PAGE EXTRACT:
>>>

Data Latency and Work Zone ITS

We met recently with a large local agency to discuss the idea of connected work zones and the concept of reporting work zones in real time to the digital maps we all use to get from Point A to Point B. She was excited about the idea but had concerns about delays that are sometimes experienced between the time when an incident occurs and the time when it is reported to you by your navigation app.

According to Waze, 65 million drivers regularly use their navigation service to get home as quickly and efficiently as possible. Drivers want to know about problems along their routes before they reach them and in time to take another faster route if it makes sense to do so. Richard Russell, a former sales engineer with Google, said five years ago that, “we actually want negative latency, and will perceive anything less as latency.”

That was about the time that Google purchased Waze. Waze works because users report problems in real time thus helping to reduce latency. HERE has found another way to reduce latency. They look at in-vehicle sensors such as hard braking sensors to identify and locate traffic issues the moment they begin. HERE also plans to begin including user reports to get as close to real-time reporting as possible.

Today, work zones are the single largest cause of non-recurring congestion. So, if we could report work zones in real time (see Work Zone Reporting to Autonomous Vehicles – posted 9/25/18) it will make these services even more valuable. Imagine arrow boards equipped with a device to report location and display status every time it is turned on or off!

Yet how will these services process an unimaginable amount of data including location, date & time, type of incident, and some form of verification and get it to the user without at least some delay? That is a problem only Waze or HERE can answer. We can tell you they are working on it.

In the meantime, some small amount of latency (a few seconds to as much as a minute) is going to exist. But the service is still valuable. In today’s worst-case scenario Driver A leaves home and asks for the fastest route to work. The app recommends the best one based on conditions at that time. Perhaps moments earlier an arrow board was turned on when a contractor closed a lane along that route for maintenance work. A short time later the app reports that roadwork and reroutes Driver A along a now preferable route. The app still saves him time, just not quite as much time as it might have with instant knowledge of all work zones.

Zero latency is the goal. But let’s not allow the perfect to be the enemy of good.

USDOT Roundtable on Data for Automated Vehicle Safety

On December 7th of 2017 the USDOT convened an interesting group of stakeholders to discuss automated vehicle data needs. The goal was simply to better understand what will be needed, so we can all work in that same direction. Attendees included automakers, regulators, local agencies, privacy advocates, data aggregators including Waze and HERE, universities, and industry.

<<<

DESCRIPTION OF THE TASK:
From the page extract, list each kind of attendee named for the USDOT roundtable convened on December 7th of 2017.

DATA EXTRACT:
>>>

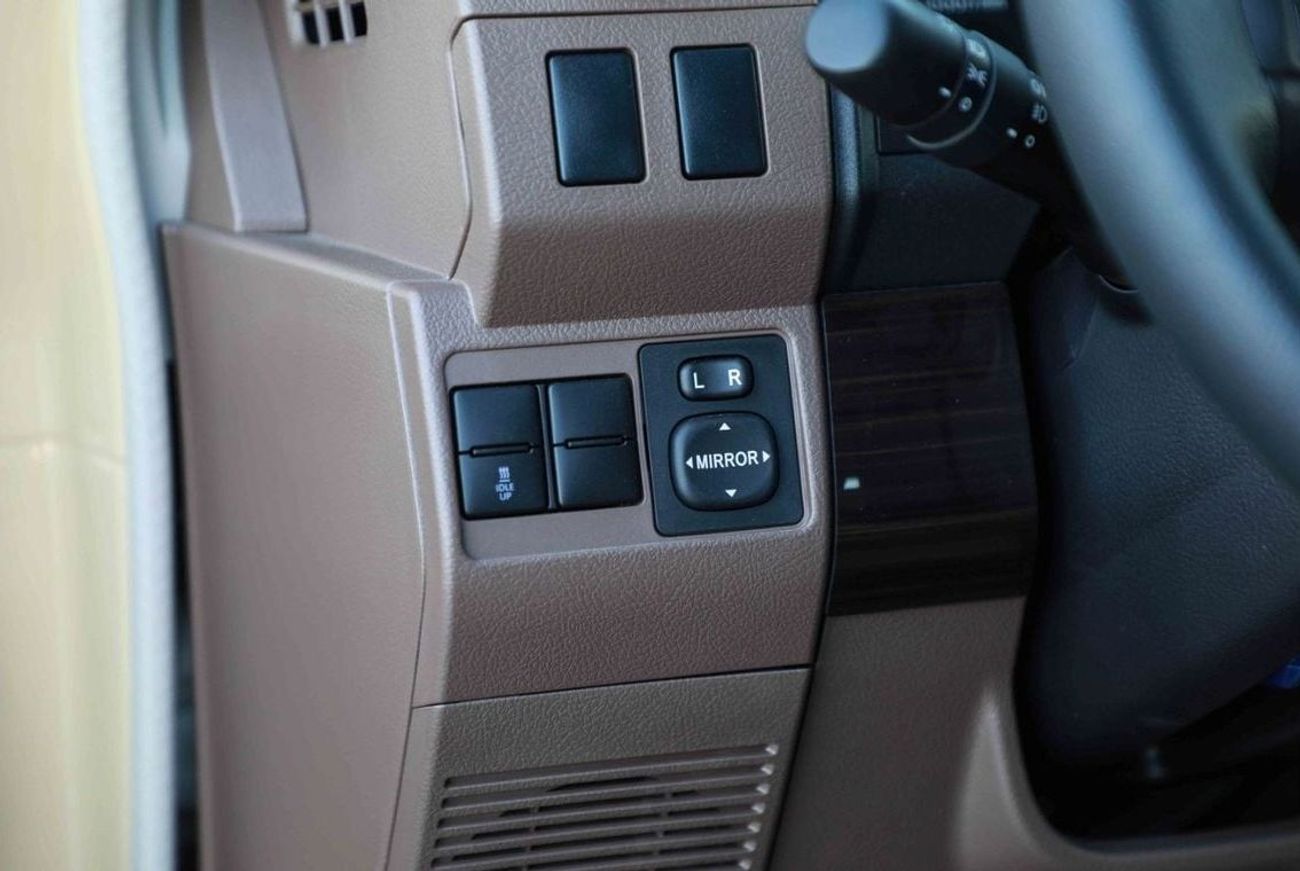 Toyota Land Cruiser Pick Up 2024 TOYOTA LC79 LX Z DOUBLE CAB 2.8 - BEIGE inside TAN | Export Only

<<<

ANSWER SPACE:
- Automakers
- Regulators
- Local agencies
- Privacy advocates
- Data aggregators, including Waze and HERE
- Universities
- Industry